-- TEXTE PRÉSENTÉ --
____________________
Décision Page 8 [Traduction] [...] Je suis d’avis que, pour des raisons médicales, M m e Hutchinson est incapable de travailler efficacement à l’immeuble Queen Square, et j’estime qu’il est raisonnable de sa part de refuser de travailler d’ici à ce que son état de santé s’améliore. Cela étant dit, je n’ai aucune raison d’affirmer que ce lieu de travail est d’aucune façon insatisfaisant ou dangereux pour d’autres employés, et je ne fais pas de recommandations à propos des études environnementales qu’il y aurait lieu de mener à l’avenir ou concernant les modifications à apporter au lieu de travail précis de M m e Hutchinson ou à l’immeuble Queen Square en général. Dans une seconde lettre du D r Kirkbride, celle-là datée du 25 octobre 1996, on peut lire ce qui suit (pièce E-25) :

[Traduction] J’aimerais apporter des éclaircissements à propos de la lettre que je vous ai adressée le 18 octobre 1996.
____________________
-- PRÉSENTATION --
Dans le texte présenté :
1. Dans quel immeuble Mme Hutchinson est-elle incapable de travailler efficacement ?
2. De quelle date est la seconde lettre du Dr Kirkbride ?
3. De quelle date est la lettre que cette seconde lettre veut éclaircir ?

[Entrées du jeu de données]
____________________
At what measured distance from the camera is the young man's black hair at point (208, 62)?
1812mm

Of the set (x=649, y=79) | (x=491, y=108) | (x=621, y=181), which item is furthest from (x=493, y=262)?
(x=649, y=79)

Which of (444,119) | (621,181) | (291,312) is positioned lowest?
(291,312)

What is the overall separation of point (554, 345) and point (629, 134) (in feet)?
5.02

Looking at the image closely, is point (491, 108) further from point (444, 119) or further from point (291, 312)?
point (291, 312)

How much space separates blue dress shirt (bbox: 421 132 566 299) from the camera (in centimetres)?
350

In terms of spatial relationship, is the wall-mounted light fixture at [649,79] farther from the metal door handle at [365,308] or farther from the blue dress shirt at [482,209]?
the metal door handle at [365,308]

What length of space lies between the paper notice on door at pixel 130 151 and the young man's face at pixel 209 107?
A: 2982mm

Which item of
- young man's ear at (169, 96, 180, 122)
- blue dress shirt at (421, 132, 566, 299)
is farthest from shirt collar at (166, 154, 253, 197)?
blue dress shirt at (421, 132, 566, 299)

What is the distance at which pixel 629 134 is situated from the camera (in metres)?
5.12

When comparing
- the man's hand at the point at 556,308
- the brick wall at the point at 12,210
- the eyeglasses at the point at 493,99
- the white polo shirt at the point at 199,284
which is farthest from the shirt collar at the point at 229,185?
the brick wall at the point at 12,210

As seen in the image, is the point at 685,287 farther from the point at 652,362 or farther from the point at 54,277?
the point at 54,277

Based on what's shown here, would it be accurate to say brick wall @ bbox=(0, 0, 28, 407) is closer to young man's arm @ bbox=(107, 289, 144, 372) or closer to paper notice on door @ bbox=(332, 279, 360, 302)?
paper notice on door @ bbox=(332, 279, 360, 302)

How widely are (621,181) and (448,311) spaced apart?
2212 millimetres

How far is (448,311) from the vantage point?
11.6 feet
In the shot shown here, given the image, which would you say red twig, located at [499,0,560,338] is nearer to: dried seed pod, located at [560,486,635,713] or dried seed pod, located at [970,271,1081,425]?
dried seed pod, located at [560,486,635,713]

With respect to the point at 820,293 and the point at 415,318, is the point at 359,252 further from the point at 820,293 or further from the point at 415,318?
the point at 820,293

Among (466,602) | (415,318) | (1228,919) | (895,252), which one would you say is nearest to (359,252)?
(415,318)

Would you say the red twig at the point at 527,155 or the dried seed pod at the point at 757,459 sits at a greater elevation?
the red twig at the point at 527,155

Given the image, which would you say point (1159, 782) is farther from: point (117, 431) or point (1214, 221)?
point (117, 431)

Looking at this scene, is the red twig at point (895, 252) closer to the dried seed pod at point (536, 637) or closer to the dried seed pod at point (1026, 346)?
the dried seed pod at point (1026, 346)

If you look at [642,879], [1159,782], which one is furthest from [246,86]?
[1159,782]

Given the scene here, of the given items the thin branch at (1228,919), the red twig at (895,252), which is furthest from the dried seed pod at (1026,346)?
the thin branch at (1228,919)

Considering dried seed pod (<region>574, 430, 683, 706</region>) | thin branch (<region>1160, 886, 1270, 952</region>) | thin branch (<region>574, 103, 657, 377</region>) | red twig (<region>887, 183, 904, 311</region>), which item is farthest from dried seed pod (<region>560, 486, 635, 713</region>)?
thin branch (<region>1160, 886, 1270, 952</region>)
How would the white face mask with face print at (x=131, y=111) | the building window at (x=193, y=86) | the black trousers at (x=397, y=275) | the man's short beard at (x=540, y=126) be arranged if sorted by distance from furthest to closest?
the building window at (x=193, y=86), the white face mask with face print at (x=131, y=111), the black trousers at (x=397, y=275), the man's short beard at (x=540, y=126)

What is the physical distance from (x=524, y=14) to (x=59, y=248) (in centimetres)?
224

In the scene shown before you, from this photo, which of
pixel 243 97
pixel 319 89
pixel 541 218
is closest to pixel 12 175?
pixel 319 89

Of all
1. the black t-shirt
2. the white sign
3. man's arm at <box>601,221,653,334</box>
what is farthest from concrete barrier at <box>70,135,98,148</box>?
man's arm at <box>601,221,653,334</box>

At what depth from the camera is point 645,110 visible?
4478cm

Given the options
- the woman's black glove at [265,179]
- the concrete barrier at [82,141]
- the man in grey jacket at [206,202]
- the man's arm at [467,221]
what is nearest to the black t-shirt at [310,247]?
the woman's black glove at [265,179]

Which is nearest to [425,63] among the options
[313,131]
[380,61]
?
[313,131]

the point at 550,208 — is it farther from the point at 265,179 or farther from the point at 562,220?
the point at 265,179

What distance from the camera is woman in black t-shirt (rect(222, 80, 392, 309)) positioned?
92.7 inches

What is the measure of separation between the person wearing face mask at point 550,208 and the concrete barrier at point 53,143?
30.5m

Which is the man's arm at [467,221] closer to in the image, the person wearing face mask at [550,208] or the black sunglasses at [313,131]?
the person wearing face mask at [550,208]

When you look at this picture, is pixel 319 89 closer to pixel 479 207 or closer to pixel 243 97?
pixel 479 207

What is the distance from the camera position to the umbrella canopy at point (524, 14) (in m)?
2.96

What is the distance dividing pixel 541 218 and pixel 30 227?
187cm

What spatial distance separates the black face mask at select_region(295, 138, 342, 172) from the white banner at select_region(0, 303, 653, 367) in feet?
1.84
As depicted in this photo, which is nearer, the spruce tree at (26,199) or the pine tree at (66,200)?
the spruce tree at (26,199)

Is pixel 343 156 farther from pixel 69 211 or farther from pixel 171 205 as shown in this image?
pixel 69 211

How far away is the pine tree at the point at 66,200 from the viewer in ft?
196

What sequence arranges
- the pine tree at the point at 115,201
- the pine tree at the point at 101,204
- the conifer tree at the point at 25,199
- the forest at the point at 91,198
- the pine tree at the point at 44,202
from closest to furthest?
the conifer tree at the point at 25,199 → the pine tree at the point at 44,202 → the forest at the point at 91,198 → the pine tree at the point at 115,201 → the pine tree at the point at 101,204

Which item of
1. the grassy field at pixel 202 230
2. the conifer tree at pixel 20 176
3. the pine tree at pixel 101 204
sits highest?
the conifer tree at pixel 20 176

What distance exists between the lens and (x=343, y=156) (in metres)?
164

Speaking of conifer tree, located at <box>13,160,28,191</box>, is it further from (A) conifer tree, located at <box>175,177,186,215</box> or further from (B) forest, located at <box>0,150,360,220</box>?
____________________
-- RÉPONSE ÉCRITE --
1. À l'immeuble Queen Square.
2. Du 25 octobre 1996.
3. Du 18 octobre 1996.